The village is 8 km from Kastoria. In 1932, Professor Keramopoullos of the Aristotle University of Thessaloniki located traces of a prehistoric lake settlement there. Thirty years later Professor Moutsopoulos conducted surface investigations and confirmed the existence of the settlement.
In 1992, Professor Nikos Hourmouziadis of the Aristotle University of Thessaloniki began systematic excavations, which are still going on. A settlement has been uncovered which dates to the mid-Neolithic period, i.e. the middle of the 6th millennium BCE. The strategic aim of the excavations is to study the settlement as a specific cultural system.
The finds include tools (stone, bone, and flint) and quantities of animal bones, a discovery which shows that the inhabitants engaged in agriculture, hunting, and fishing; materials with which the huts were built (wooden piles and floors, post-holes); large clay storage jars; baskets woven in the manner of that period; cooking utensils (many of them boat-shaped); and bone and stone jewellery. The most important find is a bone flute, one of the oldest musical instruments ever found in Europe.

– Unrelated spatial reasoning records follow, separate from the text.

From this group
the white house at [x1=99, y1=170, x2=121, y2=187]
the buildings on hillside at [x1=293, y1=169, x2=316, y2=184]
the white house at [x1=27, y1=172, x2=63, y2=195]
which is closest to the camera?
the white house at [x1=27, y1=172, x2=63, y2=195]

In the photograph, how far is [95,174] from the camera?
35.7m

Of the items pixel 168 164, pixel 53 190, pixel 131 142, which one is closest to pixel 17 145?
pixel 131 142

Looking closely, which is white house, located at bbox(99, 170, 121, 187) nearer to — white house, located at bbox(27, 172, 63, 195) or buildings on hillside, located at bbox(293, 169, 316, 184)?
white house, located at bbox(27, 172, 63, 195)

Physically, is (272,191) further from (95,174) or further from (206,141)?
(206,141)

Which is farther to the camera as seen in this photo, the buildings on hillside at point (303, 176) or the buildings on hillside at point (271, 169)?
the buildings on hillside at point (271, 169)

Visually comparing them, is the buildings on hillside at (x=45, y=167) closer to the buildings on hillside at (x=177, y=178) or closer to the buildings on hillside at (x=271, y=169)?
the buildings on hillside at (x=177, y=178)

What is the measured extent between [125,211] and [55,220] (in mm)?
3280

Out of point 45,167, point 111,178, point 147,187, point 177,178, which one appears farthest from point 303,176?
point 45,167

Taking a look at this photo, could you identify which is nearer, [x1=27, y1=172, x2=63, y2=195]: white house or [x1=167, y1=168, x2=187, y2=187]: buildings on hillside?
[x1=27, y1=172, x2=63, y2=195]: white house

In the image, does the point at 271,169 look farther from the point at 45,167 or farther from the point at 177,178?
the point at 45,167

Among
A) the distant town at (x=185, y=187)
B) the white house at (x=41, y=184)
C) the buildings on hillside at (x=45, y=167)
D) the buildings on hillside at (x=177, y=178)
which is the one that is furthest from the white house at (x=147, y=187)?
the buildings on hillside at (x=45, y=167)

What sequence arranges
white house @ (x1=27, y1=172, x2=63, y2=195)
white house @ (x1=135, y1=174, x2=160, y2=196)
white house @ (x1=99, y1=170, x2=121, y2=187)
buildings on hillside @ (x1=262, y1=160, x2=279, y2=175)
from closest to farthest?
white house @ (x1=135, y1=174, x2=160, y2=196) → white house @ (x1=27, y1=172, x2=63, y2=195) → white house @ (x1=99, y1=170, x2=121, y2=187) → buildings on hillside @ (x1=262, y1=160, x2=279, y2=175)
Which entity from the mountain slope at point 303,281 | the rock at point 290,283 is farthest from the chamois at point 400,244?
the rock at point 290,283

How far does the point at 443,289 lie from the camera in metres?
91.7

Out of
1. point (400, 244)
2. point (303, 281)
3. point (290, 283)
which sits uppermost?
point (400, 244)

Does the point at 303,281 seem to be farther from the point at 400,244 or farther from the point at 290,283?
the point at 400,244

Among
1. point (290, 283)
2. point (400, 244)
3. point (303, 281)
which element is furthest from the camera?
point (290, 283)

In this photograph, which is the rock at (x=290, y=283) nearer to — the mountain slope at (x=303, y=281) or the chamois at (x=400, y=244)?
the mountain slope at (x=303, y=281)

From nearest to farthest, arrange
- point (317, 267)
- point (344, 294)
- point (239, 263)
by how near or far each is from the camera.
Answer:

There is also a model in the exhibition area illustrating the form of the huts and how they were constructed.
A short distance from the exhibition area, lake, lakeside and land dwellings have been built by the lake, all exact reconstructions of the huts of the prehistoric settlement. Inside the huts are all the utensils which the people used for their everyday needs. An earthen cover in the middle of the settlement served to protect the fire, and there is a kind of pirogue moored at the lakeside, which the inhabitants would have used for fishing.